**GIVEN PASSAGE**
Kim Roberts, editor of Beltway Poetry Quarterly, sends us this note:
I am trying to compile a list of literature set (or primarily set) in Washington, DC. Can you help suggest some titles? I'd like to include some fiction (such as Andrew Holleran's Grief and Thomas Mallon's Two Moons), some poetry (such as Thomas Sayers Ellis's The Maverick Room and Jean Toomer's Cane), and some nonfiction (such as Walt Whitman's Specimen Days and Henry Adams's The Education of Henry Adams). In general, I'm not as interested in genre fiction, unless its of pretty high literary quality.
Hmm...We thought of Lost in the City by Edward Jones; the Bowl is Already Broken by Mary Kay Zuravleff (see also: Frequency of Souls); Breaking her Fall by Stephen Goodwin; A Student of Living Things by Susan Richards Shreve; and Rockville Pike: A Suburban Comedy of Manners by Susan Coll (okay, it's suburban Md, but we think it should count).
Does anyone else out there have DC-based fiction titles for Kim??
Aren't the Patterson books set in DC?
Posted by: mapletree7 | August 10, 2006 at 02:55 PM
Christina Stead's "The Man Who Loved Children."
More recently, Carnivore Diet and Mother of Sorrows.

**SHORT EXERCISE**
Continue the discussion of literature set in Washington, DC, picking up after its final comment.

[Part of a data file]
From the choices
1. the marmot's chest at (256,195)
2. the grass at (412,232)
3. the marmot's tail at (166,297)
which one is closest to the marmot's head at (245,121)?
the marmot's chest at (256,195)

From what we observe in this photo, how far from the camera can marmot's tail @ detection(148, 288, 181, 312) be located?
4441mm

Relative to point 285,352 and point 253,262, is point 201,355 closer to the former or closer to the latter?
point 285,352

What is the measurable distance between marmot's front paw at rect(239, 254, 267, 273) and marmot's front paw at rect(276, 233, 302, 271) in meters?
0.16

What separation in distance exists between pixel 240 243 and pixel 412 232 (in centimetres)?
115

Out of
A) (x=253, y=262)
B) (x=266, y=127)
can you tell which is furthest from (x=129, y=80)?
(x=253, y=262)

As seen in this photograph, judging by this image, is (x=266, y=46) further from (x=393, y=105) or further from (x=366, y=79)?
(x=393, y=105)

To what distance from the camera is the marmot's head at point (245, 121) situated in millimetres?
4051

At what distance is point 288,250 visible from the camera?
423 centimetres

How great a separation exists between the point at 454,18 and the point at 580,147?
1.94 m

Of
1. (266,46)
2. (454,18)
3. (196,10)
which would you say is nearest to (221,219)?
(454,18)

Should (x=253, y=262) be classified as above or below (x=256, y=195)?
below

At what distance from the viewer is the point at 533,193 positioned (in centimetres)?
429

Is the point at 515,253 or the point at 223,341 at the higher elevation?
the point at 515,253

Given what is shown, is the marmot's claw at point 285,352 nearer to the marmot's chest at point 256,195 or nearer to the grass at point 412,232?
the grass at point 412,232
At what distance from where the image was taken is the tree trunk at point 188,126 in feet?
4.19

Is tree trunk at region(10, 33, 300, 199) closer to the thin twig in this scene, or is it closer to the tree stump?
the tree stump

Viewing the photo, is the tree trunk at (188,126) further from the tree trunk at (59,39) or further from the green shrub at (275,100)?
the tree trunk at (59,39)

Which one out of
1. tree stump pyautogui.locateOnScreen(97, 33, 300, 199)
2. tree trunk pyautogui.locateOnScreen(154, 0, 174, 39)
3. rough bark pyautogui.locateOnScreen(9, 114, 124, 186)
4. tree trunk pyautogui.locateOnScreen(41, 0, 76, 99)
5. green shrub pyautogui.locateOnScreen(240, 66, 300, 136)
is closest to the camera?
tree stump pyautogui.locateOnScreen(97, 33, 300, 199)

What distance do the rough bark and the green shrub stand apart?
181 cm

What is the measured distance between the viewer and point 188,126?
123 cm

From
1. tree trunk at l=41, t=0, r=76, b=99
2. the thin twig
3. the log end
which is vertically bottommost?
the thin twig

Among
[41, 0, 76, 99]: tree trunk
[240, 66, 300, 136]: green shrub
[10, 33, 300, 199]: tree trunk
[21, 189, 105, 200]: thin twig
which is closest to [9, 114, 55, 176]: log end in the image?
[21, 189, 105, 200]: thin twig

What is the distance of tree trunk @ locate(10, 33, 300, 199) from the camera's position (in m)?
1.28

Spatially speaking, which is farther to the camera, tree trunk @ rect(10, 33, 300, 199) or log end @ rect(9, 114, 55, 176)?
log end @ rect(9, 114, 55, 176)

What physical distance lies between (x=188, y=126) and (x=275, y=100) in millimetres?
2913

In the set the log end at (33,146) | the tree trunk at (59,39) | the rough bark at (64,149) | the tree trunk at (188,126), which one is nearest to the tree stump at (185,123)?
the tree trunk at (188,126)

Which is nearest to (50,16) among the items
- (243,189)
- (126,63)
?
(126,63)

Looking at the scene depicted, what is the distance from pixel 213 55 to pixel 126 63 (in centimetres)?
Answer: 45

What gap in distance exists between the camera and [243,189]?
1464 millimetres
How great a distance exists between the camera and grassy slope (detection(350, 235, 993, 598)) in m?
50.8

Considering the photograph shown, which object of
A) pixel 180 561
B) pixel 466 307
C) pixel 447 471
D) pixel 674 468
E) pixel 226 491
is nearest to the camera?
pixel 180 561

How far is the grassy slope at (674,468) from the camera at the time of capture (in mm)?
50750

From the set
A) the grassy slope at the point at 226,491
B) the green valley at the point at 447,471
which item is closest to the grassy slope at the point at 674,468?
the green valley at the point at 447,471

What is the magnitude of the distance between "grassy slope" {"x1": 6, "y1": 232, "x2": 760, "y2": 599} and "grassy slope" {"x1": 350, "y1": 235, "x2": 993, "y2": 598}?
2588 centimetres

==

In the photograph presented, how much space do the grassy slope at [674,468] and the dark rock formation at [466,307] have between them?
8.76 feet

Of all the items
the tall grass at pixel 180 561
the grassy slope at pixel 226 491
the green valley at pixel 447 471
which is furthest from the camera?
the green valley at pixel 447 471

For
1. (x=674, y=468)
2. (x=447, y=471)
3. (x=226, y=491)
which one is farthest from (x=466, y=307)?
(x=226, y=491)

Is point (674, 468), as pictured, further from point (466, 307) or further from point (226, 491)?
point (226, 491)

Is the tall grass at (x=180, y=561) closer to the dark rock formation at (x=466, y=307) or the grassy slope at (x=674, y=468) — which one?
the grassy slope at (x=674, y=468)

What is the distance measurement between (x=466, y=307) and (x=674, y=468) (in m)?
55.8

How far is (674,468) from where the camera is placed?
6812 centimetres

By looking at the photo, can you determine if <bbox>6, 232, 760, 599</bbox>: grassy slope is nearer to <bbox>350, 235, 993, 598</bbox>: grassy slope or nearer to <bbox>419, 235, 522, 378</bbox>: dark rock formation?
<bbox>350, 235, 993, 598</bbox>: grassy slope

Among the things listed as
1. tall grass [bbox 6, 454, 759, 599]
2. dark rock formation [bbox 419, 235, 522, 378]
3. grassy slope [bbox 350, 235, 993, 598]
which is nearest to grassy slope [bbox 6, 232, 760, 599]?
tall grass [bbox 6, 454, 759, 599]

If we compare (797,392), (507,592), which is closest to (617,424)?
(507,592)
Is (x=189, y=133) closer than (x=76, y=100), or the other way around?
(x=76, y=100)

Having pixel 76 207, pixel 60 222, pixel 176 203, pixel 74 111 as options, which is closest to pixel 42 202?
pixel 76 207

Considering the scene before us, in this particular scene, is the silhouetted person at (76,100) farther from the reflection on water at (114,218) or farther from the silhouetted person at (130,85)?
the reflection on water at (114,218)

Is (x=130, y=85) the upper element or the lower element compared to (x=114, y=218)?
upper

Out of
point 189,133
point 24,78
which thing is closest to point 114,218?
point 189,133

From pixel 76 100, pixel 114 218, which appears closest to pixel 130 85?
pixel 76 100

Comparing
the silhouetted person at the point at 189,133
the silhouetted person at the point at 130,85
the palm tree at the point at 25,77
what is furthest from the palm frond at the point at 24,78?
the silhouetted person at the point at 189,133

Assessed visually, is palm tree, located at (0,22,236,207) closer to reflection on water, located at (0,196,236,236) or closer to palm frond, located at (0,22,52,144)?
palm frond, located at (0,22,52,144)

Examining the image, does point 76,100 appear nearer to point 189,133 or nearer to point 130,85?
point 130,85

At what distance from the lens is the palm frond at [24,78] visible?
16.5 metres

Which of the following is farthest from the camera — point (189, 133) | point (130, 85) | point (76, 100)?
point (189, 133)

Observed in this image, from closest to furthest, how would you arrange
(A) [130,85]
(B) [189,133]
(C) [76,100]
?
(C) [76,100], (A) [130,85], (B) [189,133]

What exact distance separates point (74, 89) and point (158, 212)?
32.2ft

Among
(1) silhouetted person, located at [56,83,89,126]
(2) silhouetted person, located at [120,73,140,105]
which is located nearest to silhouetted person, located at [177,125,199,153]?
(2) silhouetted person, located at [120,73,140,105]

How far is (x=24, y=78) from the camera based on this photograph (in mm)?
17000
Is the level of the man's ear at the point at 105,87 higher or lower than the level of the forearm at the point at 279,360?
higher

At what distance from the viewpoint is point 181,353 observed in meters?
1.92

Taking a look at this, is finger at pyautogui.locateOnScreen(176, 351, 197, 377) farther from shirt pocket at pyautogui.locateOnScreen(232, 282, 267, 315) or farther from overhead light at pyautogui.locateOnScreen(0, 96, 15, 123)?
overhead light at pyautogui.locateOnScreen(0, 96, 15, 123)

**ANSWER TO THIS EXERCISE**
Posted by: Nancy | August 10, 2006 at 10:26 PM
Everything by George Pelecanos. The fabulous story collection "Contenders" by Terence Winch, most of which are set in DC.
Posted by: Billy | August 10, 2006 at 11:08 PM
Forty Shades of Rain and Fifty Degrees Below by Kim Stanley Robinson. A gay romantic comedy by somebody whose name escapes me called Dupont Circle. The novels by Wonkette and Washingtonienne. At least two or three novels by Gore Vidal.
Posted by: Ron | August 11, 2006 at 12:13 AM
Dupont Circle is by Paul Kafka-Gibbons. Speaking of gay romantic comedies, Fool's Errand and Endangered Species, both by Louis Bayard.
Posted by: Billy | August 11, 2006 at 10:27 AM
"Sam the Cat and Other Stories" by Matthew Klam.
Posted by: matt | August 12, 2006 at 04:00 PM
Edward Jones's new book, ALL AUNT HAGAR'S CHILDREN. And don't forget Faye Moskowitz, whose essays are oftentimes set in DC. (Thanks, Nacy, for thinking of me!)
Posted by: Richard | August 13, 2006 at 02:40 AM
Cupid and Diana, by Christina Bartolomeo.
Posted by: Genevieve | August 14, 2006 at 01:16 AM
And Christopher Buckley's books: Thank You For Smoking, The White House Mess, Little Green Men, etc.
Posted by: Genevieve | August 14, 2006 at 01:18 AM
heartburn by nora ephron - most washingtonian of them all
Posted by: margaret | August 14, 2006 at 12:39 PM
And another one came to me: Mark Merlis's MAN ABOUT TOWN.
Posted by: Richard | August 15, 2006 at 11:59 PM
# District of Columbia by John Dos Passos(1952). Three-volume set includes
* Adventures of a Young Man (1939)
* Number One (1943)
* The Grand Design (1949)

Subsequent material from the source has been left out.